The house was rotting before their eyes. Wallpaper faded, peeled, cracked and turned to dust. Jagged cracks broke through the ceiling, a falling domino procession of fault lines zig-zagging down the walls. Paint flecked off in great sheets.

Whatever magic had held the interior in a space and time of its once magnificent wonder was gone now. The interior rapidly degenerated to finally match the weathered exterior.

Eddie had to save Jessica. If she went, there was no telling how far the decay and rot would go before it stopped. He certainly wouldn’t be able to make good on his promise to the Ormsby EBs, and that could be catastrophic.

Energy.

They were taking her energy.

He’d just have to give some of his own to her. His head hurt so bad, the slightest puff of wind felt like hot needles against his eyes and flesh.

Suck it up, Eddie. There is no way in hell you’re letting her go.

Placing his hands on the sides of Jessica’s face, he knelt over her, his nose touching hers.

“Come back to me,” he said, his heart heavy as an anvil, tears threatening to sluice over his lower lids.

He’d twice connected Jessica to himself psychically, which made this time that much easier. Eyes closed, he saw the glowing yellow filaments of his own life force flow into her.

Thump-thump-thump, thump-thump-thump.

Jessica’s heart jumped with the onrush.

They were connected now, more intimate than any two people could ever be. Eddie poured his life into her, willing her to revive. He felt the EBs trying to sap away his strength, to break their bond, but he wouldn’t let them. If he lost his mind or life completely in the process, he would not let them in.

“Oh,” Jessica whispered.

Eddie’s eyes flew open, meeting her own

“That was weird,” she said, the makings of a pained smile on her lips.

If it wouldn’t have hurt too much, he would have laughed. “Weird is what we do best. Now, I need you to close your eyes again.”

She shook her head. “No. I don’t want to sleep again.”

He brushed his fingers over her forehead. “It won’t be like that, I promise. I need to be the middle-man for a moment. The children have their mothers’ names. They needed to realize this isn’t their home. Their mothers are their homes.”

“H-h-how?”

“I took them to the source. All of them have passed, Jess. The Ormsbys paid them off and shipped them out when they were done with them. But no amount of money could cure their guilt, their sadness. If they didn’t die by their own hands, they passed away young of natural causes. I’m going to have the children give you their names and then I’ll call them here. Once I do, I need you to send the mothers away. They’ll take their children with them.”

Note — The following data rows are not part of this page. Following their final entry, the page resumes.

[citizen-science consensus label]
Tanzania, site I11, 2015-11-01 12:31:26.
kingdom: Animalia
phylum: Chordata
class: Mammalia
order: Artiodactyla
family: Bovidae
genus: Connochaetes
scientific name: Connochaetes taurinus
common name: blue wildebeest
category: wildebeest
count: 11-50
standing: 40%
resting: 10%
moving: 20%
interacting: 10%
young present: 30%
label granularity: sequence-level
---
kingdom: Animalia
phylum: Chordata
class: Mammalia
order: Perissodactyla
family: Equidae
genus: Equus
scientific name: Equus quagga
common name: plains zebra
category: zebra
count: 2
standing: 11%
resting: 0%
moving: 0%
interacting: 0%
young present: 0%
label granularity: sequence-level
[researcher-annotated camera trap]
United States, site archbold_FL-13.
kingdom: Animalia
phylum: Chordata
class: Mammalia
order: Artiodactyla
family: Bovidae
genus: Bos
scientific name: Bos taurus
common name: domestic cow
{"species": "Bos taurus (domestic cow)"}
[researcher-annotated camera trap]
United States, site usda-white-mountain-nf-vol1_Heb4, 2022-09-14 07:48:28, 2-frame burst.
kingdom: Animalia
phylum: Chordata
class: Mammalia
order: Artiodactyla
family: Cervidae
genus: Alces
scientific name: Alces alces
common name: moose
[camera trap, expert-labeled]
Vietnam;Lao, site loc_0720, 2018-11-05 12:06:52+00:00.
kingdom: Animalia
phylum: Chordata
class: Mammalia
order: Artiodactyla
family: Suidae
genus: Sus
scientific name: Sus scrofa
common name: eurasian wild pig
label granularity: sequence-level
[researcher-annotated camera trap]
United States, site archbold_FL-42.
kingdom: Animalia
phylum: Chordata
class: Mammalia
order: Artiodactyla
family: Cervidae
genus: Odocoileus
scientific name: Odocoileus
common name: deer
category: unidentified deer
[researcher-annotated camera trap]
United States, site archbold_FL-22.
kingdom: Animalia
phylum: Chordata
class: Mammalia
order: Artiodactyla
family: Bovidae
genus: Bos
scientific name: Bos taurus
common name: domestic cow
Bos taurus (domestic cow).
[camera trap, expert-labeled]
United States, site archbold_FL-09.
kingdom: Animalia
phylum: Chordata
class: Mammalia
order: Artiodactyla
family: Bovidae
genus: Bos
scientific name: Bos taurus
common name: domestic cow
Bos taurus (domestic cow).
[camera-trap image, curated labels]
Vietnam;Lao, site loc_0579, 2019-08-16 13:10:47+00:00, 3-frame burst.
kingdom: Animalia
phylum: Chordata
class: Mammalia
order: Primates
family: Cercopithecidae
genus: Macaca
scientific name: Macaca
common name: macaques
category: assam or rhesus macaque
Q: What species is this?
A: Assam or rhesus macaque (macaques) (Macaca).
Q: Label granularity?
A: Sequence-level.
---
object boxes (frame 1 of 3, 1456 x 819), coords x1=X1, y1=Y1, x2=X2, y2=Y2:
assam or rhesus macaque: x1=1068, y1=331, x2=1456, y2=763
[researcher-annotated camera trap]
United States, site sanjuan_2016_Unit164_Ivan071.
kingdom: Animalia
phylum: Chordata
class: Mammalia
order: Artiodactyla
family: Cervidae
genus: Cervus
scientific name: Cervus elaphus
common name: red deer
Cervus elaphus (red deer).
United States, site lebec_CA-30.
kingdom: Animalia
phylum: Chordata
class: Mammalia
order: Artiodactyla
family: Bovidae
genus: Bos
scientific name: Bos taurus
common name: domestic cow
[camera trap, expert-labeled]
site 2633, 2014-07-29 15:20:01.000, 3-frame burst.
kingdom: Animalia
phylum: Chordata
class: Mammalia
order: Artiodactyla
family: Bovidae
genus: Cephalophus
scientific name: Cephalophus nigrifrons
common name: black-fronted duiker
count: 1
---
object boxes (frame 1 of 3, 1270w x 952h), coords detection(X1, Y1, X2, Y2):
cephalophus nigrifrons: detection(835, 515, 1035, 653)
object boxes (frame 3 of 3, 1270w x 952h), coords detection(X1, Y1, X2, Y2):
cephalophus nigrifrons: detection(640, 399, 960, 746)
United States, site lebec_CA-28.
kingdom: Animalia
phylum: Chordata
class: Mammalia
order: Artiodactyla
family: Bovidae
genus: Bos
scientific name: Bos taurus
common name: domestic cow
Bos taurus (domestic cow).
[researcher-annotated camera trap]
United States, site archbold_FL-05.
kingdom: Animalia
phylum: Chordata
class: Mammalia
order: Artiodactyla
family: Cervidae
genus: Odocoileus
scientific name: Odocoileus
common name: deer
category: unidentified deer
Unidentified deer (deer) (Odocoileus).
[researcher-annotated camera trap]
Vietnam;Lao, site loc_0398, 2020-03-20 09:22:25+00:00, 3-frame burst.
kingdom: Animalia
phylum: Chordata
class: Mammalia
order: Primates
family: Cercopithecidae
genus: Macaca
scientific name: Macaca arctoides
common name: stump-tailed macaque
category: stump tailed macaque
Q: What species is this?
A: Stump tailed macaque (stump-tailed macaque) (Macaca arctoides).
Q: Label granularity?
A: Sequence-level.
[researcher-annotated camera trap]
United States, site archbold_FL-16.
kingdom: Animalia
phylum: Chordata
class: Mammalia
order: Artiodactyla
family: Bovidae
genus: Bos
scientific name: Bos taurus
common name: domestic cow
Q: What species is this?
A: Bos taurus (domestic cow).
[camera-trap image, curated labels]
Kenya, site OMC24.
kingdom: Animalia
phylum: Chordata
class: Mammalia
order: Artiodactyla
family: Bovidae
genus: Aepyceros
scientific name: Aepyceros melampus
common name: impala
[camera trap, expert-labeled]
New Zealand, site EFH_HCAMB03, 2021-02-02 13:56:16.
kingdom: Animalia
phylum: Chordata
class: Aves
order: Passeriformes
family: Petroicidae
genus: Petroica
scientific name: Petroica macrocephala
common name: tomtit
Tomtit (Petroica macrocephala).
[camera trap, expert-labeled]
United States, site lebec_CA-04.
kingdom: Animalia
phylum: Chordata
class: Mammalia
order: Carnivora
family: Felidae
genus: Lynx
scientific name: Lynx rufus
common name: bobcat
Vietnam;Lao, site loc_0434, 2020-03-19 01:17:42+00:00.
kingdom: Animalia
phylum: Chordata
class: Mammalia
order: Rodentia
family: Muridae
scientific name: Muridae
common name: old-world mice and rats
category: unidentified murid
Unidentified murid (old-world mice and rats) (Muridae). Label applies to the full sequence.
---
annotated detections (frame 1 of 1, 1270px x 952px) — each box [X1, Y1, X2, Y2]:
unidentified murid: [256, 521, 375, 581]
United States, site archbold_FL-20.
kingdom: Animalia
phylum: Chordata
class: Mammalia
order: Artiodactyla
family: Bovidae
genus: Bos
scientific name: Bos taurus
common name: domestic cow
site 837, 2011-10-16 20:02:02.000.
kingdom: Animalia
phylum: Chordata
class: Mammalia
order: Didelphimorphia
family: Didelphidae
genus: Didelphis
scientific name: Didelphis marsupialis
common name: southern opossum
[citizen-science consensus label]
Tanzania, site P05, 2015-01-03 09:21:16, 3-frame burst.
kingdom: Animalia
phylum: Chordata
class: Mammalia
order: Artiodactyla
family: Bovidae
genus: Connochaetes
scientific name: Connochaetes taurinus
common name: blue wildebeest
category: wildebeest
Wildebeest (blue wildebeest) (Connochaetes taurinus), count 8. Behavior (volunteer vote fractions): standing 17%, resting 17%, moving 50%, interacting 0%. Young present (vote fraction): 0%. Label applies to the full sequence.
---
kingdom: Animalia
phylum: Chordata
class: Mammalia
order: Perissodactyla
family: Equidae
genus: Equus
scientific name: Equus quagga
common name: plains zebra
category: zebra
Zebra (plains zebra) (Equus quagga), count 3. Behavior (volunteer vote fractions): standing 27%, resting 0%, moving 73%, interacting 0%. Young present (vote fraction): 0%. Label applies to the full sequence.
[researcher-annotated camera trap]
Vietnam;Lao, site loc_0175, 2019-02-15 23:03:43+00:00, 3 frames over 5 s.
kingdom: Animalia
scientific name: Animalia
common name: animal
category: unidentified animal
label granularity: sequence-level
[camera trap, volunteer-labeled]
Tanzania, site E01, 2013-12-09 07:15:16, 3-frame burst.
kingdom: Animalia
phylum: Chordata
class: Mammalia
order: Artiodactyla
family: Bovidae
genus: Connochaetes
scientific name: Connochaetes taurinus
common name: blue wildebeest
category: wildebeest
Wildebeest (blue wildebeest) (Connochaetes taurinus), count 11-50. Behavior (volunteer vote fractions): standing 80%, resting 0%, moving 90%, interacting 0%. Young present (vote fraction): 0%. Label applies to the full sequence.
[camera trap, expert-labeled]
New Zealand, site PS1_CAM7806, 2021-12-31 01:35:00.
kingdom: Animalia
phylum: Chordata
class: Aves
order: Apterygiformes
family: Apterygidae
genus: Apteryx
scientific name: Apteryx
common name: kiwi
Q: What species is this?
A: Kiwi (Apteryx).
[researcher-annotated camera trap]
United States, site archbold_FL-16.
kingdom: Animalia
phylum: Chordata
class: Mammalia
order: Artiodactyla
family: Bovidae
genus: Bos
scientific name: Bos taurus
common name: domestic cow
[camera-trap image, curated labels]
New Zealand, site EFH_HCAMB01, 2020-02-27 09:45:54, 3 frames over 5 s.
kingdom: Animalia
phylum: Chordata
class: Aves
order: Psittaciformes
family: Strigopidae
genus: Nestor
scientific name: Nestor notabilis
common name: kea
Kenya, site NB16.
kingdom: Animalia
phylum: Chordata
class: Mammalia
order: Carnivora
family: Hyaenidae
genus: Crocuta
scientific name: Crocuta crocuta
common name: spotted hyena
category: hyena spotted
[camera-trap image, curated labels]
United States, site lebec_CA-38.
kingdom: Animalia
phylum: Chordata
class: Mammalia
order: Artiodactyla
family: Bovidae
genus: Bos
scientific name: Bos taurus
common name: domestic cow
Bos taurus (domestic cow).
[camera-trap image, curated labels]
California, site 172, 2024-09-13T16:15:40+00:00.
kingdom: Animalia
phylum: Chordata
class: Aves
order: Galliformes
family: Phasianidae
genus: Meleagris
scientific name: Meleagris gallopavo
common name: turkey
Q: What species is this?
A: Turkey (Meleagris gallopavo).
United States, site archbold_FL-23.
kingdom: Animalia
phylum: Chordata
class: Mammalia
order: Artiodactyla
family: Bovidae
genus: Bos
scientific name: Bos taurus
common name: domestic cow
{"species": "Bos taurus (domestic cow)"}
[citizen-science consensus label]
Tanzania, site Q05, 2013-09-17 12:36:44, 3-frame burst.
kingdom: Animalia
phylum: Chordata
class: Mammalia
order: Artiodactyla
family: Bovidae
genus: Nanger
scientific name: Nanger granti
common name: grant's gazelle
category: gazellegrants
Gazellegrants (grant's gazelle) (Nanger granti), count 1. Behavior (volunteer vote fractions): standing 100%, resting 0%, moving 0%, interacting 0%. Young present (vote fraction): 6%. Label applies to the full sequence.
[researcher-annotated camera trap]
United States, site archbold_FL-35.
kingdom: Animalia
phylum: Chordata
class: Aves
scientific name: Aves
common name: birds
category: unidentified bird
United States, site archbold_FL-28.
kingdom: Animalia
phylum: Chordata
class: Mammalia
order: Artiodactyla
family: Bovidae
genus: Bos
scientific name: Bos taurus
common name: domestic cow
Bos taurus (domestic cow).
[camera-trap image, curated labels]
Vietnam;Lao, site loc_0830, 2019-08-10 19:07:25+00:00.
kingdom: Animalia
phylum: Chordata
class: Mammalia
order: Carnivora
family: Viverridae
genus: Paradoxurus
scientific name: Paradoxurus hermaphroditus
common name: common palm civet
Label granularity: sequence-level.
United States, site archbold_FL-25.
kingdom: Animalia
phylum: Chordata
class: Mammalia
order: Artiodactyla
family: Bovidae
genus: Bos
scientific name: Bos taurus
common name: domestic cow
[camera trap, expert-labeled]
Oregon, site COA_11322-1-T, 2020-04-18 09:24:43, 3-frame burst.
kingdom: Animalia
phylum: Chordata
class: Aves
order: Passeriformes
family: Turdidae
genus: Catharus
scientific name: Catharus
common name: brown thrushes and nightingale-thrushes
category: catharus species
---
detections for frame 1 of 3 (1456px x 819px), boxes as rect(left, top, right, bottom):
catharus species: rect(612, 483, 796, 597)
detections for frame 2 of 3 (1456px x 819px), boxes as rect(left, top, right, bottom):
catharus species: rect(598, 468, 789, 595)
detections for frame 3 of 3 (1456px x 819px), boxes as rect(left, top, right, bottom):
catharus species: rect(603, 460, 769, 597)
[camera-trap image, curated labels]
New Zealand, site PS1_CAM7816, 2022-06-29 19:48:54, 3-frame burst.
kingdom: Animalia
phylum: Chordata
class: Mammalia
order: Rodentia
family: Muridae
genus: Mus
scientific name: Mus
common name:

She grabbed his arm. “But what if you’re wrong? What if it doesn’t work?”

“We’re here for a reason. If we don’t try, Alice and Jason will be next. Once the EBs have taken everything from you, they’ll turn to the kids. And then they’ll all be trapped here. We can’t let that happen, Jess. You can’t let that happen.”

Her eyelids fluttered closed and she caressed his cheek. “We can do it. Come on, bring them home.”

All eyes in the room were on them. Tobe slouched against the wall, mindless of the savage wound in his leg. Rusty stood at the ready, prepared to do whatever was asked of him while Daphne cradled her sleeping children.

He looked at Rusty. “Wish us luck.”

“If I could cross my toes, I would.”

Eddie lay beside Jessica on the table, her hand wrapped within his. He went to his psychic totem, the open barn, its paint restored since his last visit. For the first time in years, the doors were shut and locked. Jessica sat beside him on the bale of hay, smiling.

“So this is where you go,” she said.

“Home away from home. Come on, help me with those doors. They’re heavy as hell.”

Sharp sunlight warmed their faces as the doors swung wide.

Over a hundred Ormsby children stood in the wheat fields, waiting.

“Tell us about your mommies,” Jessica said. She leaned back, feeling the rush of love and loss as the children spoke as one, a field of Babel only she and Eddie could decipher.

Twenty-four women, all young and beautiful and stunning in their auras, emerged from the tall grass. The children ran to greet them. Jessica couldn’t hold back her tears.

“It looks just like when I would come home from summer camp. Busloads of kids and carloads of parents running toward each other. I never felt more love in one place than in those moments.”